Skip to main content

SPAKE2 password-authenticated key exchange (pure python)

Project description


# Pure-Python SPAKE2

* License: MIT
* Dependencies: none (pure-python)
* [![Build Status](https://travis-ci.org/warner/python-spake2.png?branch=master)](https://travis-ci.org/warner/python-spake2) [![Coverage Status](https://coveralls.io/repos/warner/python-spake2/badge.svg)](https://coveralls.io/r/warner/python-spake2)

This library implements the SPAKE2 password-authenticated key exchange
("PAKE") algorithm. This allows two parties, who share a weak password, to
safely derive a strong shared secret (and therefore build an
encrypted+authenticated channel).

A passive attacker who eavesdrops on the connection learns no information
about the password or the generated secret. An active attacker
(man-in-the-middle) gets exactly one guess at the password, and unless they
get it right, they learn no information about the password or the generated
secret. Each execution of the protocol enables one guess. The use of a weak
password is made safer by the rate-limiting of guesses: no off-line
dictionary attack is available to the network-level attacker, and the
protocol does not depend upon having previously-established confidentiality
of the network (unlike e.g. sending a plaintext password over TLS).

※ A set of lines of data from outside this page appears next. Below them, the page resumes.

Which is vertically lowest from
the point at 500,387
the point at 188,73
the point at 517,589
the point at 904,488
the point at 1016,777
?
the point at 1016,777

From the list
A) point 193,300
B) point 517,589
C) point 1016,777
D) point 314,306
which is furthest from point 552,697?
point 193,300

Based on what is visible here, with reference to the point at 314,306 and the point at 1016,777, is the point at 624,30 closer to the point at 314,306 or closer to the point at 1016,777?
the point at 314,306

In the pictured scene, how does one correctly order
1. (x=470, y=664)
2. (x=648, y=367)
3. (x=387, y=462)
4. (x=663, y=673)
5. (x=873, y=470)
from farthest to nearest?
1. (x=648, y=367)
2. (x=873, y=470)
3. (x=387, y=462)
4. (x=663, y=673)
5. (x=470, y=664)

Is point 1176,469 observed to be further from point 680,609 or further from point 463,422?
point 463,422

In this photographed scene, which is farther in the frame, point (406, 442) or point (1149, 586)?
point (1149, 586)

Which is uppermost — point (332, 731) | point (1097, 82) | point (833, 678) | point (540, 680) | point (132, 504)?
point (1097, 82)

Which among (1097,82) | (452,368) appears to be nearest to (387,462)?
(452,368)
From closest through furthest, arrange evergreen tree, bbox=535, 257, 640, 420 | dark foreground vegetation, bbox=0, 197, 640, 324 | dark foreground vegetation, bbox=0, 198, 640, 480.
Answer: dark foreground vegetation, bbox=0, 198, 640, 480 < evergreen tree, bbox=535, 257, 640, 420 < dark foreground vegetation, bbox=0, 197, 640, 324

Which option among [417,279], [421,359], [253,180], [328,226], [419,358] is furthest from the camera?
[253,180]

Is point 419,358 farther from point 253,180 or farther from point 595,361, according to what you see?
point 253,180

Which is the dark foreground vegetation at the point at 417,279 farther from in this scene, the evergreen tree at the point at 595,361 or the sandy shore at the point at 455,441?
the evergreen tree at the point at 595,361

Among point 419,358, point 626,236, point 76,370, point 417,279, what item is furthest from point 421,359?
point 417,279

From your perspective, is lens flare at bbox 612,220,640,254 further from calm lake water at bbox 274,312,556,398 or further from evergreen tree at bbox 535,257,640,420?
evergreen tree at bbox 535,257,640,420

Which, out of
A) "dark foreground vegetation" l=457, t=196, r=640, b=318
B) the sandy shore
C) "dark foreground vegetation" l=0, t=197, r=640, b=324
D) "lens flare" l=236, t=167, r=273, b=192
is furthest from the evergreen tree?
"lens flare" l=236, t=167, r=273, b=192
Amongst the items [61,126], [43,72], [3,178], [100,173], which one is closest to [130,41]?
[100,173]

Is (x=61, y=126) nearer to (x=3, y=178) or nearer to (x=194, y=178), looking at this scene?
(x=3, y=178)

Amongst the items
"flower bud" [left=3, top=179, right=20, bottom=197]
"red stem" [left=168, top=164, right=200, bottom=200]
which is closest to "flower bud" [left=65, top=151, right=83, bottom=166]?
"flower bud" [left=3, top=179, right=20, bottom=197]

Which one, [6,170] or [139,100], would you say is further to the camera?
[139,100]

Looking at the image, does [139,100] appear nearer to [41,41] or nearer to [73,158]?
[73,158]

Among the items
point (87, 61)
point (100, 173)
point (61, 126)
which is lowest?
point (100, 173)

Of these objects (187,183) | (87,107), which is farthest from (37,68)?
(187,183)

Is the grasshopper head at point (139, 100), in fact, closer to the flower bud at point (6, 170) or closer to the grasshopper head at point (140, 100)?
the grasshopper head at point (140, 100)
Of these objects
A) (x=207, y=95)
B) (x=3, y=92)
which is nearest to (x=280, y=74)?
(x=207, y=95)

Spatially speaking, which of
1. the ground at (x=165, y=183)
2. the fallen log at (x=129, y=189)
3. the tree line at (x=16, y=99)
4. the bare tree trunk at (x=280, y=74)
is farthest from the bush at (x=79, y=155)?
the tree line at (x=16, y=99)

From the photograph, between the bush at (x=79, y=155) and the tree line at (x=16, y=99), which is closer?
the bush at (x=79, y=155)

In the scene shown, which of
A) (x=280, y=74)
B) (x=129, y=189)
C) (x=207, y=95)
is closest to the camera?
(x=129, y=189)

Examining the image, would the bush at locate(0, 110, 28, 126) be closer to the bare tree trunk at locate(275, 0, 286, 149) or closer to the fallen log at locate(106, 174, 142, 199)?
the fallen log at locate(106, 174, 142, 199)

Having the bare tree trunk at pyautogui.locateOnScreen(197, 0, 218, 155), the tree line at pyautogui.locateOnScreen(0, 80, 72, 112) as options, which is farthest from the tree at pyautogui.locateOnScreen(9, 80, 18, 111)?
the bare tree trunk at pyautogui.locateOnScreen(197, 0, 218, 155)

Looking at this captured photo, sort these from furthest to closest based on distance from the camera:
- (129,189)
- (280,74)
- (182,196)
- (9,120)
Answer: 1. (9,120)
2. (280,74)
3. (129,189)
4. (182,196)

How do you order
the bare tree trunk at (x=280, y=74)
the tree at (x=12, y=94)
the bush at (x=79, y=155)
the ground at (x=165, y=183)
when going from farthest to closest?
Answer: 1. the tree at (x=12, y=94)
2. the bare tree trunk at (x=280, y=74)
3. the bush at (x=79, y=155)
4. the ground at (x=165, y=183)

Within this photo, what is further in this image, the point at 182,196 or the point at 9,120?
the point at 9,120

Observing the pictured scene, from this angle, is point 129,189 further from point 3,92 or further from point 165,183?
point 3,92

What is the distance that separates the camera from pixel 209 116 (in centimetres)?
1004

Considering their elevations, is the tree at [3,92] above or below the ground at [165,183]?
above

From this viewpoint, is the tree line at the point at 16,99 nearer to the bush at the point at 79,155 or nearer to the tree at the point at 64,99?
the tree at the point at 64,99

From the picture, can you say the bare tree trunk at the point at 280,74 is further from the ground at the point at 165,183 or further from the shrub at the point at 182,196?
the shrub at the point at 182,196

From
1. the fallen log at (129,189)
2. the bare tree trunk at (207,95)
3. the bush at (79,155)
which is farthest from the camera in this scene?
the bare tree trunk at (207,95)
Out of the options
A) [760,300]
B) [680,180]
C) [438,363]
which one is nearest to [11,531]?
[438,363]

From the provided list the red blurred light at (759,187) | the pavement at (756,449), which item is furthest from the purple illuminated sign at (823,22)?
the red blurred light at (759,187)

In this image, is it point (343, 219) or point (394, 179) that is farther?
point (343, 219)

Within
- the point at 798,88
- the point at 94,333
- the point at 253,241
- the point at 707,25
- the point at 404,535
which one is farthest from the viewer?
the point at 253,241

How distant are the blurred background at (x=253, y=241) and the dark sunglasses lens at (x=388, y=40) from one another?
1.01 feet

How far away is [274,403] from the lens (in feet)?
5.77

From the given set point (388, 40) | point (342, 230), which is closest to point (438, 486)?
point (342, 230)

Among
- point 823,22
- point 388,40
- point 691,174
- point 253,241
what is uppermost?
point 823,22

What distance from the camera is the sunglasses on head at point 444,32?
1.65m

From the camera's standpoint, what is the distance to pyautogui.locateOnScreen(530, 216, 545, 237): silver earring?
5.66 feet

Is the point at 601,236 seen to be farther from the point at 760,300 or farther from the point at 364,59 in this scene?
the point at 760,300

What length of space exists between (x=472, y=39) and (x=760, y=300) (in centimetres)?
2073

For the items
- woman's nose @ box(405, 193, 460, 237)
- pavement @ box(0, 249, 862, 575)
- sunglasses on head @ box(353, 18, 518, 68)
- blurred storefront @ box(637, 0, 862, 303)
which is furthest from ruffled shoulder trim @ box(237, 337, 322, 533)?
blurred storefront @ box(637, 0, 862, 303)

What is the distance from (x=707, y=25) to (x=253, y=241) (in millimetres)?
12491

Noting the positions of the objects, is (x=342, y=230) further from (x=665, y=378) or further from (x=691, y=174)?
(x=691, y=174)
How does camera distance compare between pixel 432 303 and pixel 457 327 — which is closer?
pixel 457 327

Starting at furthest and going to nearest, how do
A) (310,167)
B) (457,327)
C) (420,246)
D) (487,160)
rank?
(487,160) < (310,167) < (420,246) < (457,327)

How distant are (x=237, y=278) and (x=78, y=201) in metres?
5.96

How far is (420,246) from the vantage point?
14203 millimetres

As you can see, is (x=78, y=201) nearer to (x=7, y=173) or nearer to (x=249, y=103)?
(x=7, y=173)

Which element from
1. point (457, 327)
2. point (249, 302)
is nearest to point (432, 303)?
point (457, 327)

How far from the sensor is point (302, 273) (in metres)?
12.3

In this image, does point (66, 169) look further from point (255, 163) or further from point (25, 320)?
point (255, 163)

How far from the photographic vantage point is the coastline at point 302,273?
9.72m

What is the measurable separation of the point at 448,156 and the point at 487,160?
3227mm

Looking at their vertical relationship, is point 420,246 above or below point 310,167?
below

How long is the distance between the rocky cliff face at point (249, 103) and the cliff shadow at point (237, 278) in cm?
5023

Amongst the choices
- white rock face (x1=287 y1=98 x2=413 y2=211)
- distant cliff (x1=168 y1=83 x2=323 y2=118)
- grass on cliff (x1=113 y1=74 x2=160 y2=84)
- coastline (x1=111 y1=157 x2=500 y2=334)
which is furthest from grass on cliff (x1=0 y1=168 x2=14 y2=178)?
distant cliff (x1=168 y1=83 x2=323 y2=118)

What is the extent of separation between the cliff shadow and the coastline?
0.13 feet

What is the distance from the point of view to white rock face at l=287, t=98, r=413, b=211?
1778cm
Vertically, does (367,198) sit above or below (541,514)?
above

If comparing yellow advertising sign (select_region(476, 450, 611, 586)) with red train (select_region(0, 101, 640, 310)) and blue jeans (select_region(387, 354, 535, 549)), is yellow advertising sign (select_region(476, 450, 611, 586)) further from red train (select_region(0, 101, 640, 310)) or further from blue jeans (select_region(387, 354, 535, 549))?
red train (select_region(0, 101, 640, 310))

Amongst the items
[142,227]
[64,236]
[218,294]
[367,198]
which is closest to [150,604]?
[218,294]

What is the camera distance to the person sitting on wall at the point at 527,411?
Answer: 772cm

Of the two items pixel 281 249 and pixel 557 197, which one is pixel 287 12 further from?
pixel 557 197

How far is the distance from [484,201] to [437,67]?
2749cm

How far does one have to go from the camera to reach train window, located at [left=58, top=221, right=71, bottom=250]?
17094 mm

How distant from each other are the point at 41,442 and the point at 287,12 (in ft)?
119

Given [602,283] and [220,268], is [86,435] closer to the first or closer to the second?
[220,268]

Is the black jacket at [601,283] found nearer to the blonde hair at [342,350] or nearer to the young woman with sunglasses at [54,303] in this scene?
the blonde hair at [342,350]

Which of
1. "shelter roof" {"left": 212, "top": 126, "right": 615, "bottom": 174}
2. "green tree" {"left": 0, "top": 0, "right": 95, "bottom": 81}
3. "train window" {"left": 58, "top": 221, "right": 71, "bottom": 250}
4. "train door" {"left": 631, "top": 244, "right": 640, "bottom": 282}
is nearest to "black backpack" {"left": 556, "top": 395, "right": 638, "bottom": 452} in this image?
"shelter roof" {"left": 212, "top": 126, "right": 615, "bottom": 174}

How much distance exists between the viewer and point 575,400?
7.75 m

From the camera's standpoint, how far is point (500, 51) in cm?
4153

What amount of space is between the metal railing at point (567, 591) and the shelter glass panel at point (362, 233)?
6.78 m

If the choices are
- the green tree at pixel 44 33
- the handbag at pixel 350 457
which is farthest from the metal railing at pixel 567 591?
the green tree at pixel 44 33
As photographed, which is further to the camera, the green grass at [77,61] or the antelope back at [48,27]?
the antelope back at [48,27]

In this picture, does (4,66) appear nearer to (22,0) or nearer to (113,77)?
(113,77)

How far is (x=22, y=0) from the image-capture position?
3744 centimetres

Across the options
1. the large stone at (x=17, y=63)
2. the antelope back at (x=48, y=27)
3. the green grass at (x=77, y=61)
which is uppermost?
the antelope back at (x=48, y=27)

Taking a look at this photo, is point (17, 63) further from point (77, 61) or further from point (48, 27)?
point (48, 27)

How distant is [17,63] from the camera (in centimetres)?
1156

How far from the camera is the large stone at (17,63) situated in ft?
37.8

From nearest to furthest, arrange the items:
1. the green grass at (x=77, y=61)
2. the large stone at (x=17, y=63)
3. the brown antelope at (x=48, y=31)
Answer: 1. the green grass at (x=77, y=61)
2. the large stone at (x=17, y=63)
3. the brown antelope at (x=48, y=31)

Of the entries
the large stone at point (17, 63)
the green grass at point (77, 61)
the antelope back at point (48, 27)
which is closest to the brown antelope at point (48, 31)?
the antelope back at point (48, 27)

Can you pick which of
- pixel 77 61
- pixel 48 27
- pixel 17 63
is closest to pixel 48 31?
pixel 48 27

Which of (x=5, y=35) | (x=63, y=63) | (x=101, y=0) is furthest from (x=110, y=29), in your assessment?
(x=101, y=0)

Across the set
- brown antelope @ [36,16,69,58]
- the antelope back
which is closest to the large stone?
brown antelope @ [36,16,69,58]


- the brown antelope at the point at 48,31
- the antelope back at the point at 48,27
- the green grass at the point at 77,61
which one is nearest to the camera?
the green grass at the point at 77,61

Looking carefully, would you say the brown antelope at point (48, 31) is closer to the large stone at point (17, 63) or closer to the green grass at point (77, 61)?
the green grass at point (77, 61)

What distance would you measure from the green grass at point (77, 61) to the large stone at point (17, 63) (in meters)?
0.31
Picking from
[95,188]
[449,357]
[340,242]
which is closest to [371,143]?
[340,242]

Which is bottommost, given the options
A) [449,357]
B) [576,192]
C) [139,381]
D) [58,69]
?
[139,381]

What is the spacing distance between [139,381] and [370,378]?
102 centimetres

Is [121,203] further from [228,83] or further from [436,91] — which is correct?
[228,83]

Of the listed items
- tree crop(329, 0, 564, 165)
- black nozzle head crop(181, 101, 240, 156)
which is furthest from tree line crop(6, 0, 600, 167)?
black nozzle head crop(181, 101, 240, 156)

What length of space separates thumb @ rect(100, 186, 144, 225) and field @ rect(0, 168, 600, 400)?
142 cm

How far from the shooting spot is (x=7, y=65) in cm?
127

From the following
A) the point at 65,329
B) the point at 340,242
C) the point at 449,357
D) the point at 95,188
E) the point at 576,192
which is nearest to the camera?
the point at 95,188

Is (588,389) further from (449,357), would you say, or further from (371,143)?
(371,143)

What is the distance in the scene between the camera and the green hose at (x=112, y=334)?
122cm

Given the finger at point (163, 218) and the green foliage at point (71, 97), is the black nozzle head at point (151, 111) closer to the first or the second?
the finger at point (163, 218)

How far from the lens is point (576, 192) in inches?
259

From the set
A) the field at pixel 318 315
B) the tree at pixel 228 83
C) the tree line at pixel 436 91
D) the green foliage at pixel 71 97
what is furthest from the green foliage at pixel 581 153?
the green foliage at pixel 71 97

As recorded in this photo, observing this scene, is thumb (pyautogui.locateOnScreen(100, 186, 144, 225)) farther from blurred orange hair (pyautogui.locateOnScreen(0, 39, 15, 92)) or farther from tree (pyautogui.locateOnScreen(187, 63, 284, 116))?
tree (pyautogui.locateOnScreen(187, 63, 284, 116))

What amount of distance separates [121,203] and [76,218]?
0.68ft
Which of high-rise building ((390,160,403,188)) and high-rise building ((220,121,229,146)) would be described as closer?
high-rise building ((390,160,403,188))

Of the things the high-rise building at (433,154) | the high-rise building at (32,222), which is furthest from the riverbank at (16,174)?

The protocol requires the exchange of one pair of messages, so only one round
trip is necessary to establish the session key. If key-confirmation is
necessary, that will require a second round trip.

All messages are bytestrings. For the default security level (using the
Ed25519 elliptic curve, roughly equivalent to an 128-bit symmetric key), the
message is 33 bytes long.

## What Is It Good For?

PAKE can be used in a pairing protocol, like the initial version of Firefox
Sync (the one with J-PAKE), to introduce one device to another and help them
share secrets. In this mode, one device creates a random code, the user
copies that code to the second device, then both devices use the code as a
one-time password and run the PAKE protocol. Once both devices have a shared
strong key, they can exchange other secrets safely.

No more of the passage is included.